> What the task asks: The whole of the data is to be reproduced exactly.

(Records shown Opens)

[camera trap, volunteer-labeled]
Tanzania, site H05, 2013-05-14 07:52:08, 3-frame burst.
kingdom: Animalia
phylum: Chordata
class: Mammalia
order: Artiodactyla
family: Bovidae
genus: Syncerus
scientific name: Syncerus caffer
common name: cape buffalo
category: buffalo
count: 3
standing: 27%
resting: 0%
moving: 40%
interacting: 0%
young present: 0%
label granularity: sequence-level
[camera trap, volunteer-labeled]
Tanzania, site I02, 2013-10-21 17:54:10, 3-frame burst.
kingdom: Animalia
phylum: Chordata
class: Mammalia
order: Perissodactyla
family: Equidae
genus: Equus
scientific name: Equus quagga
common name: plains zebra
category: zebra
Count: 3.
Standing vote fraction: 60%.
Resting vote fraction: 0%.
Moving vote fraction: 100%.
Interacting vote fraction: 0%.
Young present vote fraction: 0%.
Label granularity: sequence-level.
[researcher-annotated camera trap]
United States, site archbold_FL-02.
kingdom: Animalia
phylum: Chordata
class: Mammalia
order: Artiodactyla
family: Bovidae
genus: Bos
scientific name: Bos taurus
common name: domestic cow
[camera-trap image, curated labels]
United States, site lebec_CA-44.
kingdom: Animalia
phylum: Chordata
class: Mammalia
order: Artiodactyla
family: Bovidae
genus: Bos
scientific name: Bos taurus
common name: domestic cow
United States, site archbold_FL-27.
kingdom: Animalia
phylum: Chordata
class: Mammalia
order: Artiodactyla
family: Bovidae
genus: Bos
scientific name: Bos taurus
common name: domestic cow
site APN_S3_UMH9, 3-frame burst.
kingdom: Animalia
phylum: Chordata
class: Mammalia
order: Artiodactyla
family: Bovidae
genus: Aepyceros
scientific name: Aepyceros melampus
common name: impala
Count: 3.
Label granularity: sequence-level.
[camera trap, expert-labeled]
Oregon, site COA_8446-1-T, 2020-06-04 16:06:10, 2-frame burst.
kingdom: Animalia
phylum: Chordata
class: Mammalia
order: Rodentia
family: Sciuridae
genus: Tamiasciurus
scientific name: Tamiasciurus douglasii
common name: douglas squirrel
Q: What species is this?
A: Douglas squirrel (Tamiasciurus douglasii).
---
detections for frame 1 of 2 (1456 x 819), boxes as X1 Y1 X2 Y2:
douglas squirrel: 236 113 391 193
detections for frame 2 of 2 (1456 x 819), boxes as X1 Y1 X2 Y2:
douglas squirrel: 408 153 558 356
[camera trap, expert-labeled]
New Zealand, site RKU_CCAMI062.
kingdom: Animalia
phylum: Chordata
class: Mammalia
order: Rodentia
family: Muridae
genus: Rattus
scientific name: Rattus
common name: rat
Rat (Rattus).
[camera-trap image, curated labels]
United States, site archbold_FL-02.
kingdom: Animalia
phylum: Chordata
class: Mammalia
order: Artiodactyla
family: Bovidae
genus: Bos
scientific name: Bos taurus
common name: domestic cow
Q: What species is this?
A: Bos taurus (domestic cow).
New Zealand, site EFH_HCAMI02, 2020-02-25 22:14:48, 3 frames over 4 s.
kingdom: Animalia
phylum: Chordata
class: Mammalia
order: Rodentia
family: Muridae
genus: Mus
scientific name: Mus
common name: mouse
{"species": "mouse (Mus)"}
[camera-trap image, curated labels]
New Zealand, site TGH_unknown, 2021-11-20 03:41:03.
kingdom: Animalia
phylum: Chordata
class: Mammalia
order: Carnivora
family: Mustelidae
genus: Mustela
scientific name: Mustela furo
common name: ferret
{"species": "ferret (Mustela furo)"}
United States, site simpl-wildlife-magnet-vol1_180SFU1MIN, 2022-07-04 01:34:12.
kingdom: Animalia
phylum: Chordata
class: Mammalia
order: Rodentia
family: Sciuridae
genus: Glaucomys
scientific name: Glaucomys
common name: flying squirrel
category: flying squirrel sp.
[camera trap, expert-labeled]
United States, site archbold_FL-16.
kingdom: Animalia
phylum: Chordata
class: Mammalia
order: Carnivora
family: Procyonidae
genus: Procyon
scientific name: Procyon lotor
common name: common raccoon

(Records shown Closes)

> Result for this exercise:
[camera trap, volunteer-labeled]
Tanzania, site H05, 2013-05-14 07:52:08, 3-frame burst.
kingdom: Animalia
phylum: Chordata
class: Mammalia
order: Artiodactyla
family: Bovidae
genus: Syncerus
scientific name: Syncerus caffer
common name: cape buffalo
category: buffalo
count: 3
standing: 27%
resting: 0%
moving: 40%
interacting: 0%
young present: 0%
label granularity: sequence-level
[camera trap, volunteer-labeled]
Tanzania, site I02, 2013-10-21 17:54:10, 3-frame burst.
kingdom: Animalia
phylum: Chordata
class: Mammalia
order: Perissodactyla
family: Equidae
genus: Equus
scientific name: Equus quagga
common name: plains zebra
category: zebra
Count: 3.
Standing vote fraction: 60%.
Resting vote fraction: 0%.
Moving vote fraction: 100%.
Interacting vote fraction: 0%.
Young present vote fraction: 0%.
Label granularity: sequence-level.
[researcher-annotated camera trap]
United States, site archbold_FL-02.
kingdom: Animalia
phylum: Chordata
class: Mammalia
order: Artiodactyla
family: Bovidae
genus: Bos
scientific name: Bos taurus
common name: domestic cow
[camera-trap image, curated labels]
United States, site lebec_CA-44.
kingdom: Animalia
phylum: Chordata
class: Mammalia
order: Artiodactyla
family: Bovidae
genus: Bos
scientific name: Bos taurus
common name: domestic cow
United States, site archbold_FL-27.
kingdom: Animalia
phylum: Chordata
class: Mammalia
order: Artiodactyla
family: Bovidae
genus: Bos
scientific name: Bos taurus
common name: domestic cow
site APN_S3_UMH9, 3-frame burst.
kingdom: Animalia
phylum: Chordata
class: Mammalia
order: Artiodactyla
family: Bovidae
genus: Aepyceros
scientific name: Aepyceros melampus
common name: impala
Count: 3.
Label granularity: sequence-level.
[camera trap, expert-labeled]
Oregon, site COA_8446-1-T, 2020-06-04 16:06:10, 2-frame burst.
kingdom: Animalia
phylum: Chordata
class: Mammalia
order: Rodentia
family: Sciuridae
genus: Tamiasciurus
scientific name: Tamiasciurus douglasii
common name: douglas squirrel
Q: What species is this?
A: Douglas squirrel (Tamiasciurus douglasii).
---
detections for frame 1 of 2 (1456 x 819), boxes as X1 Y1 X2 Y2:
douglas squirrel: 236 113 391 193
detections for frame 2 of 2 (1456 x 819), boxes as X1 Y1 X2 Y2:
douglas squirrel: 408 153 558 356
[camera trap, expert-labeled]
New Zealand, site RKU_CCAMI062.
kingdom: Animalia
phylum: Chordata
class: Mammalia
order: Rodentia
family: Muridae
genus: Rattus
scientific name: Rattus
common name: rat
Rat (Rattus).
[camera-trap image, curated labels]
United States, site archbold_FL-02.
kingdom: Animalia
phylum: Chordata
class: Mammalia
order: Artiodactyla
family: Bovidae
genus: Bos
scientific name: Bos taurus
common name: domestic cow
Q: What species is this?
A: Bos taurus (domestic cow).
New Zealand, site EFH_HCAMI02, 2020-02-25 22:14:48, 3 frames over 4 s.
kingdom: Animalia
phylum: Chordata
class: Mammalia
order: Rodentia
family: Muridae
genus: Mus
scientific name: Mus
common name: mouse
{"species": "mouse (Mus)"}
[camera-trap image, curated labels]
New Zealand, site TGH_unknown, 2021-11-20 03:41:03.
kingdom: Animalia
phylum: Chordata
class: Mammalia
order: Carnivora
family: Mustelidae
genus: Mustela
scientific name: Mustela furo
common name: ferret
{"species": "ferret (Mustela furo)"}
United States, site simpl-wildlife-magnet-vol1_180SFU1MIN, 2022-07-04 01:34:12.
kingdom: Animalia
phylum: Chordata
class: Mammalia
order: Rodentia
family: Sciuridae
genus: Glaucomys
scientific name: Glaucomys
common name: flying squirrel
category: flying squirrel sp.
[camera trap, expert-labeled]
United States, site archbold_FL-16.
kingdom: Animalia
phylum: Chordata
class: Mammalia
order: Carnivora
family: Procyonidae
genus: Procyon
scientific name: Procyon lotor
common name: common raccoon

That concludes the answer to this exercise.